WRITTEN INSTRUCTION ▸ Pull out each line of the records below that contains the string "jeans". Case counts.

SUPPLIED RECORDS ▸
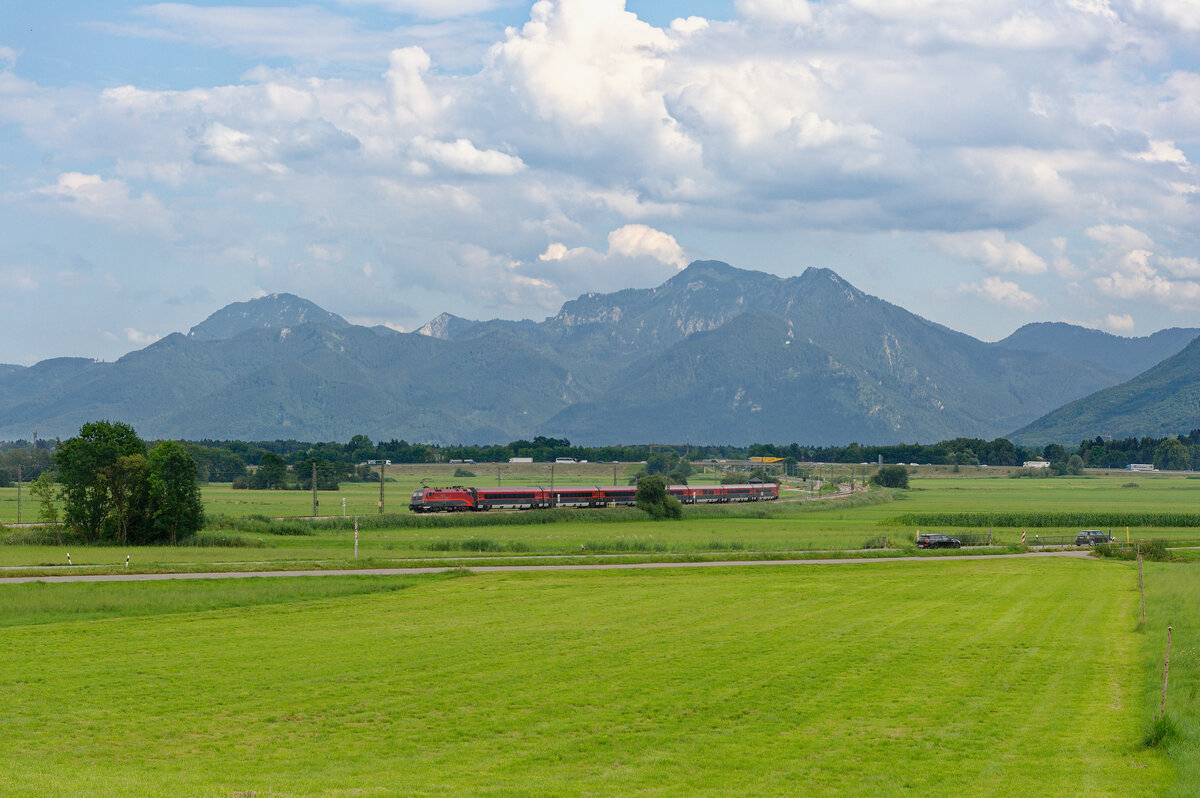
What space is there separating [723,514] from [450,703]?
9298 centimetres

---

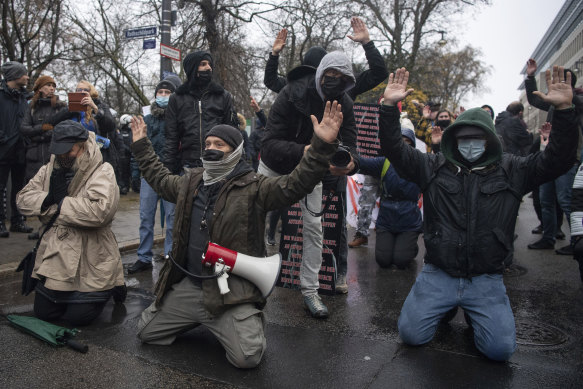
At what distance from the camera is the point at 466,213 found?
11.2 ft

---

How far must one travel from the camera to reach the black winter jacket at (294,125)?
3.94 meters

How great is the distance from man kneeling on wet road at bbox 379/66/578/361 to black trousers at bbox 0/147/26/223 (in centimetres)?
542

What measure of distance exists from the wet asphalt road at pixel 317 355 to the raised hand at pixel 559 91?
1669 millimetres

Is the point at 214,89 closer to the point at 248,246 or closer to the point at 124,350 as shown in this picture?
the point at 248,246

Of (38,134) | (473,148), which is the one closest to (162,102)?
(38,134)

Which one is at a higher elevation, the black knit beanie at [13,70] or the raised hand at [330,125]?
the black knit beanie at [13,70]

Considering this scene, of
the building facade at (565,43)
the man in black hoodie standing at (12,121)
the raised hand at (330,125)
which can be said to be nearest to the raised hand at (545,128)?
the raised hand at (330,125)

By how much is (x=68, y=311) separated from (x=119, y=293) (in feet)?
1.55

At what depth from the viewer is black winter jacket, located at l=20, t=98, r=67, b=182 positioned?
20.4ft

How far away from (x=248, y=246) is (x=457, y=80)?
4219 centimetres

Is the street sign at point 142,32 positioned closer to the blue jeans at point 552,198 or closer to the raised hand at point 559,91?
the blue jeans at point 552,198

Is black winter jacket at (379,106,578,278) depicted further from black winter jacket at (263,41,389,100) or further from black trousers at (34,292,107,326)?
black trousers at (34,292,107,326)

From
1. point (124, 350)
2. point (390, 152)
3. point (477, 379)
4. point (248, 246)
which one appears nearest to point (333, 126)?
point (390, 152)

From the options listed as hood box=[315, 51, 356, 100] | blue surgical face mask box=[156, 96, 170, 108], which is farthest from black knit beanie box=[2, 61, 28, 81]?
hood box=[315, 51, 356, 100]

WRITTEN RESPONSE ▸
Is the street sign at point 142,32 positioned closer to the blue jeans at point 552,198 or closer to the raised hand at point 559,91?
the blue jeans at point 552,198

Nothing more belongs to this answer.